▶ _Task objective_:
In the records, rewrite the lines from the one containing "Among point 547,579, point" through the end, inclusive, with every "furthest" changed to "farthest" and nothing else altered. Leave the pictures out of your answer.
%%
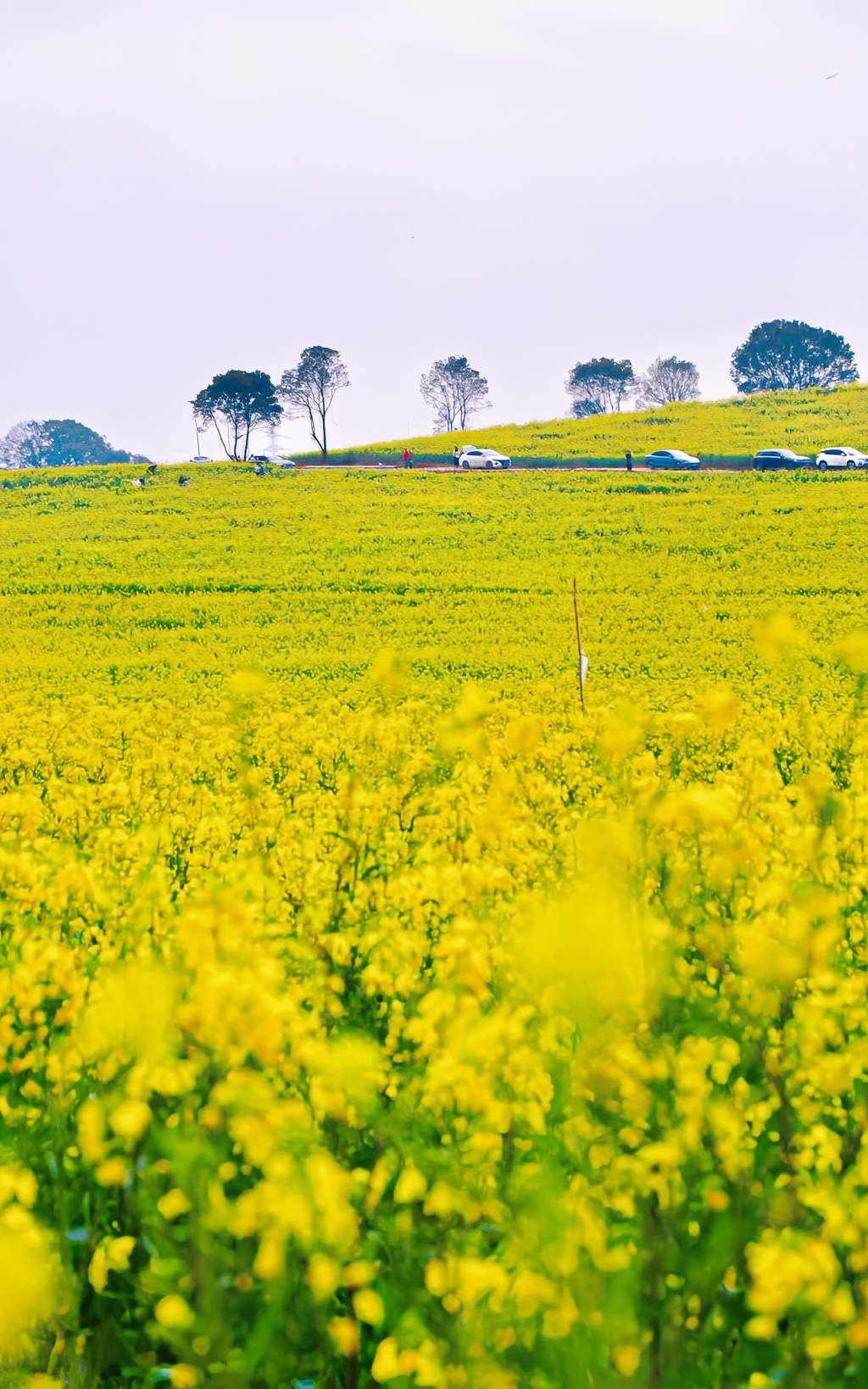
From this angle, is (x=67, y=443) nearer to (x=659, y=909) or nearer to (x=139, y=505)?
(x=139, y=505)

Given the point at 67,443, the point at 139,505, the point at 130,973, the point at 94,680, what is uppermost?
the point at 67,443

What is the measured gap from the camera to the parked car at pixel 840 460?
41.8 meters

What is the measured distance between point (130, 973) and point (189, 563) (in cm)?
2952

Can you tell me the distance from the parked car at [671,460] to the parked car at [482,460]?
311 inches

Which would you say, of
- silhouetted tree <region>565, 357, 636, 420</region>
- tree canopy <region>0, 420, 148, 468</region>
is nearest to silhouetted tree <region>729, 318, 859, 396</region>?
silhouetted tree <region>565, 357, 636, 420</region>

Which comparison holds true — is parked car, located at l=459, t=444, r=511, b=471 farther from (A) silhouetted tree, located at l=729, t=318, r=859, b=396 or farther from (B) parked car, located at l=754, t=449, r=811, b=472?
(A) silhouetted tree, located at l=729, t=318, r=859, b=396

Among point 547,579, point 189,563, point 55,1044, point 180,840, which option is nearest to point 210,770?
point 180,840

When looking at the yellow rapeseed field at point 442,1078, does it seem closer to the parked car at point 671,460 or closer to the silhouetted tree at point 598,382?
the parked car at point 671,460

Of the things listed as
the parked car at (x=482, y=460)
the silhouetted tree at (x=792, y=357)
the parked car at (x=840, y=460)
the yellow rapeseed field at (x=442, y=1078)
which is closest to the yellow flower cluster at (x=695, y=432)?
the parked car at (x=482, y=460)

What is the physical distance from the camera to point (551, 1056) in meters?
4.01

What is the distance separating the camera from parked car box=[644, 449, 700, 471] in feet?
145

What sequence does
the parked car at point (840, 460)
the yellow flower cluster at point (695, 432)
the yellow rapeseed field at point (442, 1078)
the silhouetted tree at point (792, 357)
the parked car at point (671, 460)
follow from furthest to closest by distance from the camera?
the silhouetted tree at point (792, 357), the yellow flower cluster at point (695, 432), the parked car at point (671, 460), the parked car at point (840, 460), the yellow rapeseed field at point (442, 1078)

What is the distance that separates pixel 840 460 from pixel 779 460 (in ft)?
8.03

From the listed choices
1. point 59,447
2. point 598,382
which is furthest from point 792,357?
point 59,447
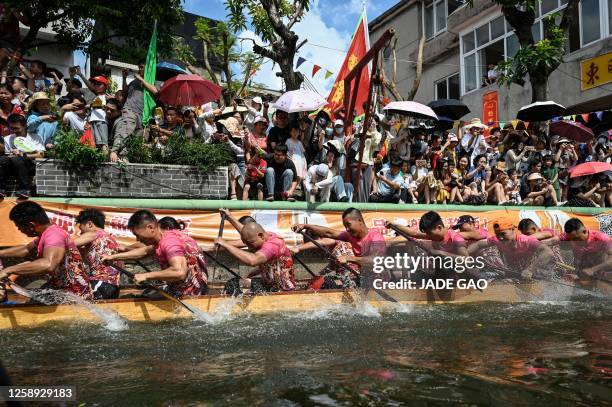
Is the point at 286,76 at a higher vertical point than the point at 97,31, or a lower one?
%%
▶ _Reply_:
Among point 547,579, point 189,563, point 55,1044, point 180,840, which option is nearest to point 210,770?
point 180,840

When looking at the yellow rapeseed field at point 442,1078, does it seem closer to the parked car at point 671,460 or closer to the silhouetted tree at point 598,382?
the parked car at point 671,460

Of the things listed as
the parked car at (x=482, y=460)
the silhouetted tree at (x=792, y=357)
the parked car at (x=840, y=460)
the yellow rapeseed field at (x=442, y=1078)
which is closest to the yellow flower cluster at (x=695, y=432)?
the parked car at (x=482, y=460)

What is the physical distance from the camera to point (551, 1056) in meters?
4.01

What is the distance separating the camera from parked car box=[644, 449, 700, 471] in feet?
145

What sequence does
the parked car at point (840, 460)
the yellow flower cluster at point (695, 432)
the yellow rapeseed field at point (442, 1078)
the silhouetted tree at point (792, 357)
the parked car at point (671, 460)
follow from farthest to closest by distance from the camera?
the silhouetted tree at point (792, 357), the yellow flower cluster at point (695, 432), the parked car at point (671, 460), the parked car at point (840, 460), the yellow rapeseed field at point (442, 1078)

What is the distance that separates pixel 840 460 from pixel 779 460 (in ft)?
8.03

From the listed choices
1. point 59,447
2. point 598,382
which is farthest from point 792,357?
point 59,447
Is the point at 286,76 at a higher vertical point than the point at 97,31, or a lower one?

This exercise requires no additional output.